I am too much for myself sometimes. I wish I had smaller aspirations, or at least that my aspirations didn't make such an insistent chorus. You have to be doing some awesome YESTERday, stop putting things off until tomorrow. DO it NOW.

So i've been going out a lot, 'laying groundwork' but also ingesting a lot of liquors and seeing a lot of people and basically staying one step ahead of the important question. I figure I can get away with this pattern until my job officially ends.

This is the question:

The problem with having so many ambitions, is they aren't really about me, they are about how I want the world to see me.

I know the first week I am not officially employed, I will sit around the house and the weight of the question that is continually flitting about in my head will press on me, until I have cleaned the house from top to bottom, and gone out for a pedicure, and met someone for dinner, and said a bunch of witty things and maybe offered some entirely unnecessary advice.

So that's happening. What else?

I read this amazing post by Roxane Gay about the Hunger Games and about surviving assault, and it reminded me of all the times I had left my body to get through a difficult situation mostly when I was younger.

She writes :

It never crossed my mind to say no or that I should say no, that I could say no. He started pressuring me to have sex with him. I didn’t say no but I didn’t say yes and I did not want to say yes. I wanted to say no but could not because then I would lose him and I would be nothing again.

I remembered when they started offering Wendo classes at my high school the first thing they taught us girls to say was NO in very loud voices, and then ironically to run away.

A cluster of us gathered outside the high school doors, dispiritedly talking about the first class.

"It's called a 'self-defense' course not a 'chicken' course, not a 'yelling dumb shit' class."

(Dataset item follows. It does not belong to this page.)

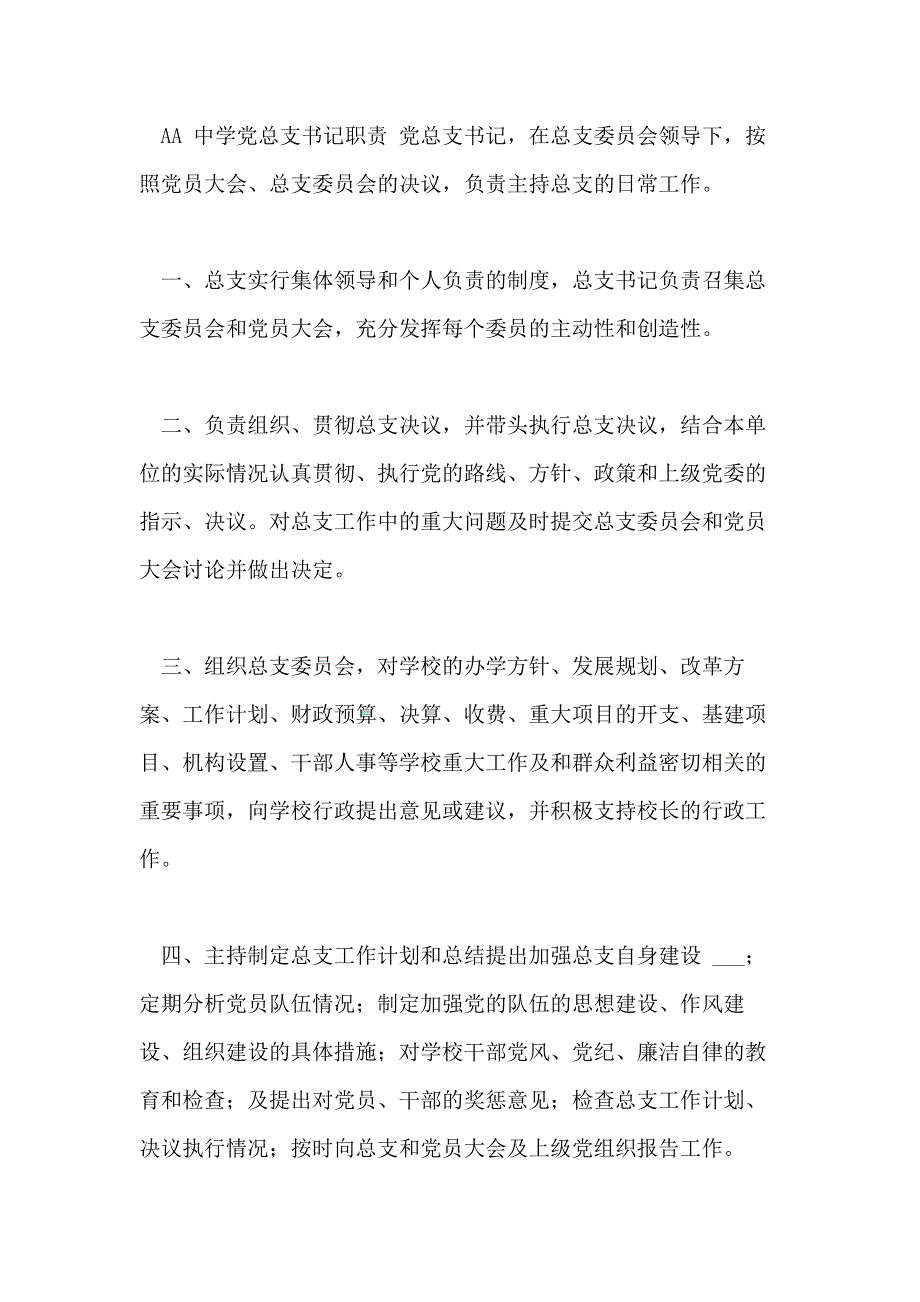 AA 中学党总支书记职责 党总支书记，在总支委员会领导下，按照党员大会、总支委员会的决议，负责主持总支的日常工作。

一、总支实行集体领导和个人负责的制度，总支书记负责召集总支委员会和党员大会，充分发挥每个委员的主动性和创造性。

二、负责组织、贯彻总支决议，并带头执行总支决议，结合本单位的实际情况认真贯彻、执行党的路线、方针、政策和上级党委的指示、决议。对总支工作中的重大问题及时提交总支委员会和党员大会讨论并做出决定。

三、组织总支委员会，对学校的办学方针、发展规划、改革方案、工作计划、财政预算、决算、收费、重大项目的开支、基建项目、机构设置、干部人事等学校重大工作及和群众利益密切相关的重要事项，向学校行政提出意见或建议，并积极支持校长的行政工作。

四、主持制定总支工作计划和总结提出加强总支自身建设 ___；定期分析党员队伍情况；制定加强党的队伍的思想建设、作风建设、组织建设的具体措施；对学校干部党风、党纪、廉洁自律的教育和检查；及提出对党员、干部的奖惩意见；检查总支工作计划、决议执行情况；按时向总支和党员大会及上级党组织报告工作。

Reading Gay's piece I realized I still don't say NO.

I say maybe, I say "I don't know" I say "I'll see what I can do", I say "I need time" I say "I'm not trying to be difficult" "I say it's upsets me when.." I say all sorts of things. Most of them are adult versions of "please don't leave me".

The problem with not knowing how to say 'no' is that it somehow reaches out and poisons saying yes.

So then I sit there, looking at the question: "What do I actually want?" and the answer though scary, seems to start with I want to say NO for a while.

Until I've racked up enough no's that a YES starts to appear out of the murk that is me, trying to satisfy what I imagine are other people's expectations.